我々の身近にごくありふれた生物ですが、あまり知られていません。
南方熊楠(1867年~1941年)が自宅の柿の木から発見した新属新種の粘菌は「ミナカテラ・ロンギフィラ(Minakatella longifila)」と命名されました。
私が見かけた粘菌
粘菌
南方熊楠の手紙:履歴書(現代語訳17)
その頃は、熊野の天地は日本の本州にありながら和歌山などとは別天地で、蒙昧といえば蒙昧、しかしその蒙昧なのが、その地の科学上きわめて尊かった所以で、小生はそれから今まで熊野に留まり、おびただしく生物上の発見をなし申した。
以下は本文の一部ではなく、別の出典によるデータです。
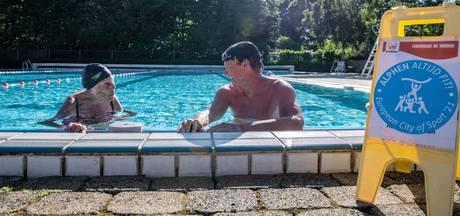 Dag niet gezwommen is een dag niet gelachen: Truus (88) trekt nog elke dag baantjes (en wil een voorbeeld zijn)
例を挙げると、ただ今小生が唯一の専門のように内外の人が思う粘菌などは、東大で草野俊助博士が28種ほど集めたのに過ぎなかったのを、小生は115種ほどに日本の粘菌の総数を増やし申した。その多くは熊野産である。さて、知己の諸素人学者の発見もあり、ことに数年来小畦氏が発奮して採集に集中してから、ただ今、日本の粘菌の総数は150余り、まずは英米2国を除いては他の諸国に対して劣位におらぬこととなっている。
南方熊楠の手紙:履歴書(現代語訳23)
小生は田辺にあって、いろいろの難しい研究を致し申す。例えば、粘菌類と申すのは動物ながら素人には動物とは見えず、外見菌類に似たことが多いものである。明治35年夏、小生は田辺近傍の鉛山(かなやま)温泉でフィサルム・クラテリフォルムという粘菌を見つける(これはほとんど同時に英人ペッチがセイロンで見つけて、右の名をつけた)。その後しばしばこの物を見つけたが、いずれも生きた木の皮にだけ着いている。
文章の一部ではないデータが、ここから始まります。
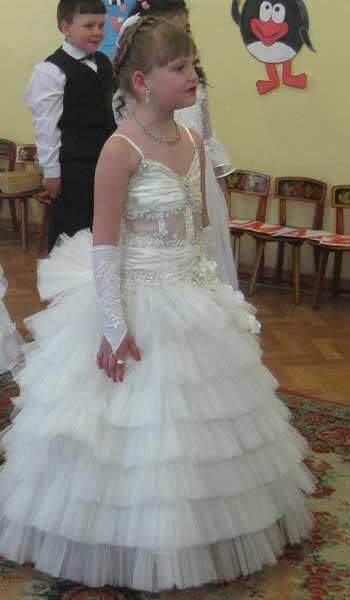 плотний трикотажные платья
およそこの粘菌類は、もっぱら腐敗した植物のなかに住んでこれを食い、さて成熟に及んでは、近所の光線に向かえる物の上に這い上がって結実成熟するのだ。それなのに右の一種に限り、どんなに光線の工合がよくても、死んだ物には這い上がらず、必ず遠くとも生きた物に限ってその上に這い上がり、結実成熟するのだ。それより小生はこのことに注意して不断観察すると、10種ほどの粘菌はひとつの例外もなくこのように生き物の上に限り這い上がって成熟する。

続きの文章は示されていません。